Though he was born in the state of New Mexico, Medina Vidal “grew up on both sides of the border” because his mother’s side of the family is from Mexico, he said. At the forum, he brought the perspective of a U.S.-born person who identifies as Mexican.
“That’s kind of the perspective that’s been missing historically in Mexican-American relations,” Medina Vidal said.
Medina Vidal served as one of three political scientists from the U.S. at the forum who discussed political behaviors, ideologies and media use of the Mexican diaspora. All could determine the level of interest in the 2018 elections, he said. Other officials representing fields such as economics, anthropology and economics also weighed in on how to engage Mexicans abroad.
For senior Soledad Huaracha, the complexity of the voting process and a distrust in recent political leaders in Mexico and in the U.S., discourages her from participating in politics, she said. Born and raised in Durango, Mexico, Huaracha moved to the U.S. at age 24 and has lived in the U.S. for 28 years.
Before her brother died, she discussed politics with him because he worked as a professor in Mexico, Huaracha said. She had lacked political information from Mexico since his death but began discussing politics again after she enrolled in Medina Vidal’s Latino Politics course.
Those with a valid Mexican identification card may register online and if approved, they will receive a Postal Electoral Package by mail. The package will include instructions for voting, information about candidates and electoral ballots.

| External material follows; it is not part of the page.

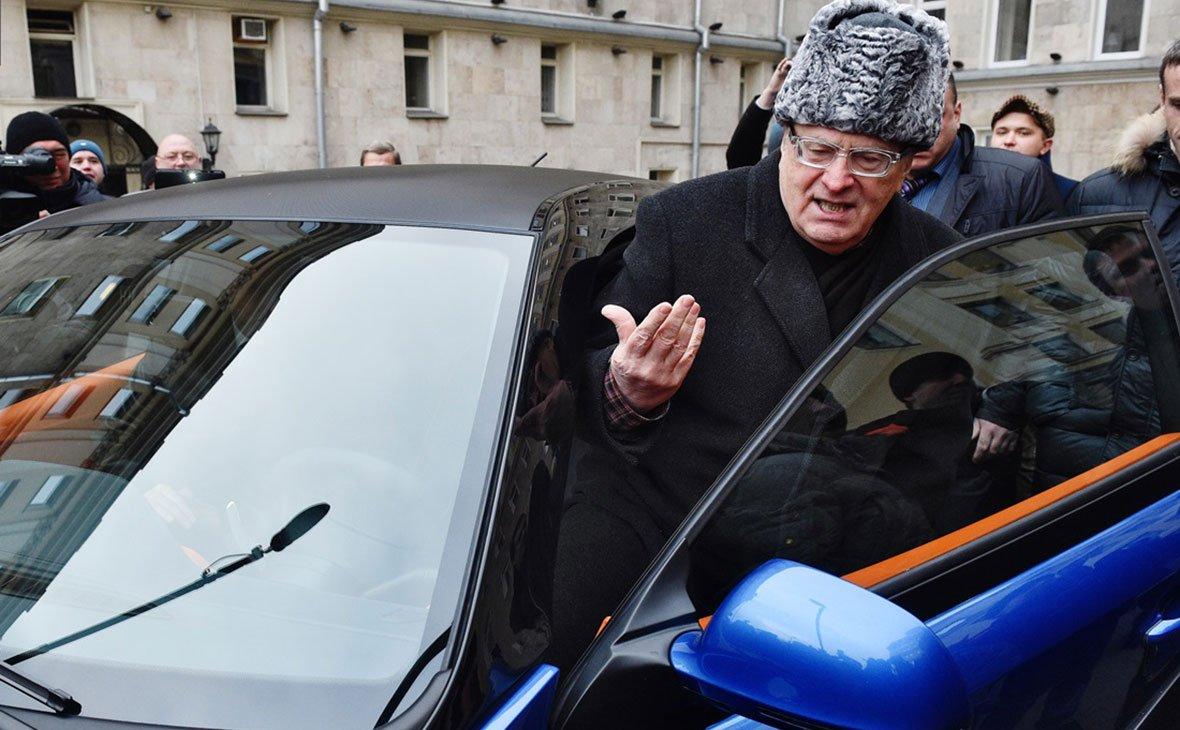 Рогозин поручил Минпромторгу отремонтировать Ё-мобиль Жириновского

Medina Vidal advised those seeking information to go to the INE website and contact officials at the Consulate of Mexico in Little Rock, he said. Consulate officials travel around the state, and some will be in Northwest Arkansas Sept. 15 at the Mexican Independence Day celebration in downtown Springdale.
Participation in politics among the Mexican diaspora has been low in past Mexican elections, Medina Vidal said. He strives to educate students in his classes of political issues abroad and reminds Mexicans in the U.S. that their voices can be heard across borders.
A version of this article appeared in the Sept. 13 edition of The Arkansas Traveler.